◆ **Required work**
Please print the entries below exactly, from the line with "提供初步了解项目建设区域范围" through the line with "主要内容：项目基本情况、项目", including both of those lines and leaving out all others.

◆ **Record excerpts**
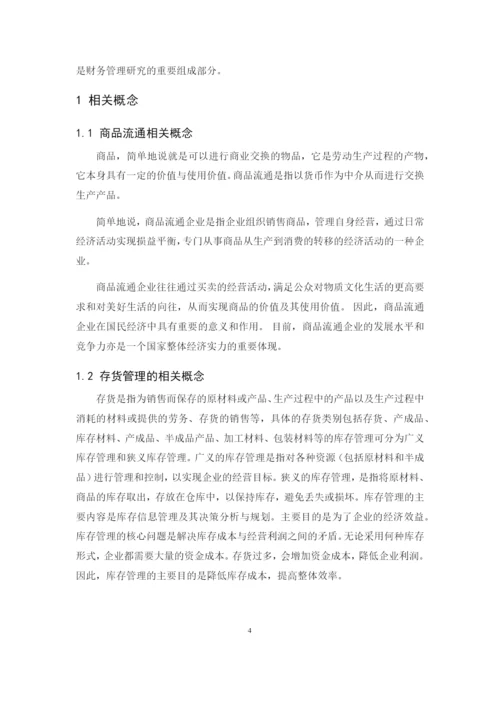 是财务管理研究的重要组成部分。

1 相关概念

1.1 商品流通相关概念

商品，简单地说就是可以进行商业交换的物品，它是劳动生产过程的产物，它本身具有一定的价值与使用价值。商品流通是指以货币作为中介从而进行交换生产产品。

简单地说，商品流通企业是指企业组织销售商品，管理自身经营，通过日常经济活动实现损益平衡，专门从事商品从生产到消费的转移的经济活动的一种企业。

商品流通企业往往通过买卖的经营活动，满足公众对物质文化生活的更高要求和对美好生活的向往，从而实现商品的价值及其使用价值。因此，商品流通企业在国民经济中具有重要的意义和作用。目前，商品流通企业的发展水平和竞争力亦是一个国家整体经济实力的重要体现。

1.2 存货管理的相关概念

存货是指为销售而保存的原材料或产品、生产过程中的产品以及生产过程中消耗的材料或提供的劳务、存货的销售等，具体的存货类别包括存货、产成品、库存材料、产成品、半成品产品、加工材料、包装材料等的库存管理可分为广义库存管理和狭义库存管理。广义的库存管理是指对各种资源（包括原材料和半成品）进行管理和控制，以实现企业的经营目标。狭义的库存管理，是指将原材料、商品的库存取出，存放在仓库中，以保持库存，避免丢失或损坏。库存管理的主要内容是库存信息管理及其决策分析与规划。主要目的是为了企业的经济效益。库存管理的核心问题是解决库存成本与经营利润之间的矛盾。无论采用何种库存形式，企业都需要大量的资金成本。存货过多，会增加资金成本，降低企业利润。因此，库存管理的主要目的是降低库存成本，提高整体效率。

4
==
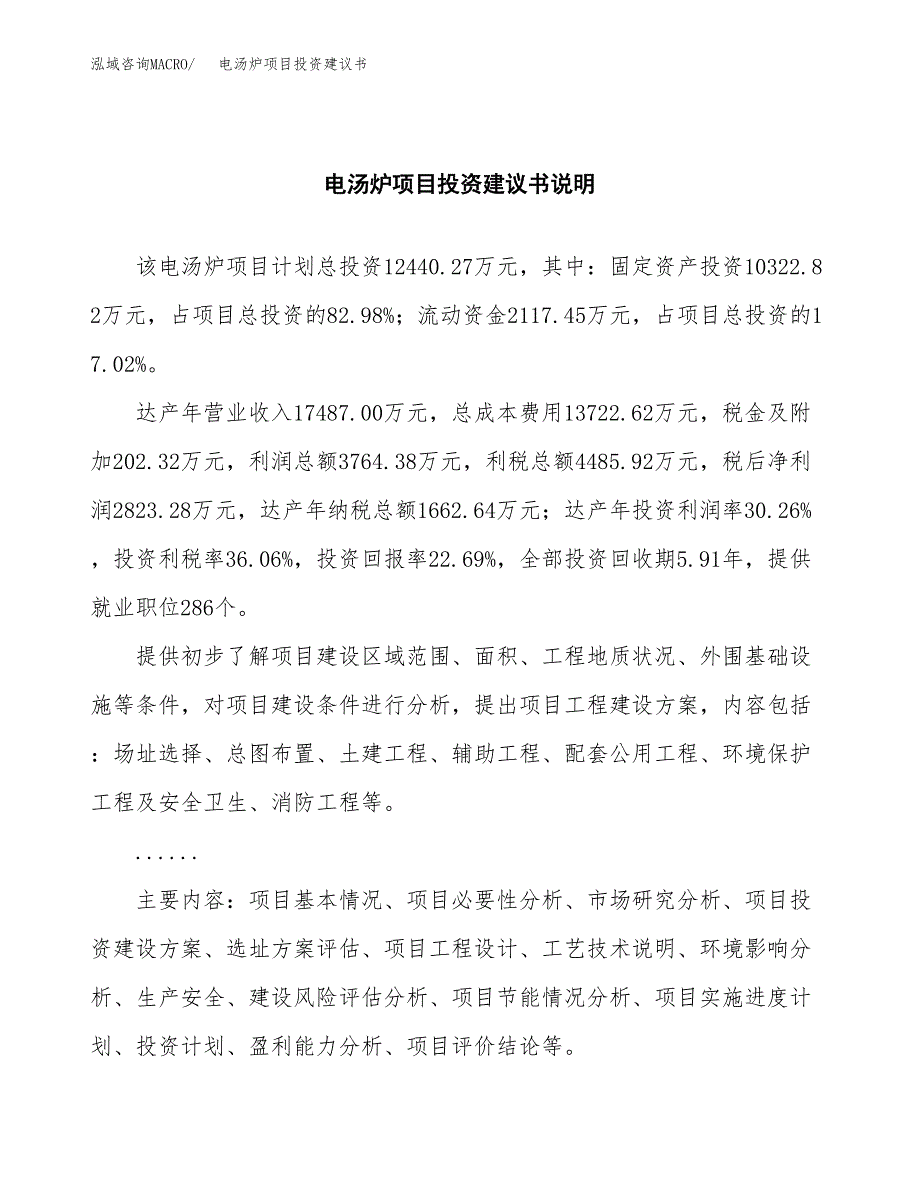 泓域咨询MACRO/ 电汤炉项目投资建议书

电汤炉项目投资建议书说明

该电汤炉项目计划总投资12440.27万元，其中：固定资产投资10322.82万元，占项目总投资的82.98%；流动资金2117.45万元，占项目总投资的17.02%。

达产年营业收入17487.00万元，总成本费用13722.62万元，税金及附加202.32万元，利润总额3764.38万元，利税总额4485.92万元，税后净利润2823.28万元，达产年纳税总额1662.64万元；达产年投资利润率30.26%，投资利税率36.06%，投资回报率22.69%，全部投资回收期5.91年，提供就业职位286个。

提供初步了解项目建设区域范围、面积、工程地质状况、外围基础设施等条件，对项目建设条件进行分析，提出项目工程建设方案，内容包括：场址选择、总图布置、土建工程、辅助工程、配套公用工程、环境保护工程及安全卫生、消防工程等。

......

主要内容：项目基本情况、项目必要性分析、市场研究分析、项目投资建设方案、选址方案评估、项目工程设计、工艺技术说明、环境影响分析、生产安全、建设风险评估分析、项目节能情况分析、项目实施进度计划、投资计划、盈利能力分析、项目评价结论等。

◆ **Response area**
提供初步了解项目建设区域范围、面积、工程地质状况、外围基础设施等条件，对项目建设条件进行分析，提出项目工程建设方案，内容包括：场址选择、总图布置、土建工程、辅助工程、配套公用工程、环境保护工程及安全卫生、消防工程等。

......

主要内容：项目基本情况、项目必要性分析、市场研究分析、项目投资建设方案、选址方案评估、项目工程设计、工艺技术说明、环境影响分析、生产安全、建设风险评估分析、项目节能情况分析、项目实施进度计划、投资计划、盈利能力分析、项目评价结论等。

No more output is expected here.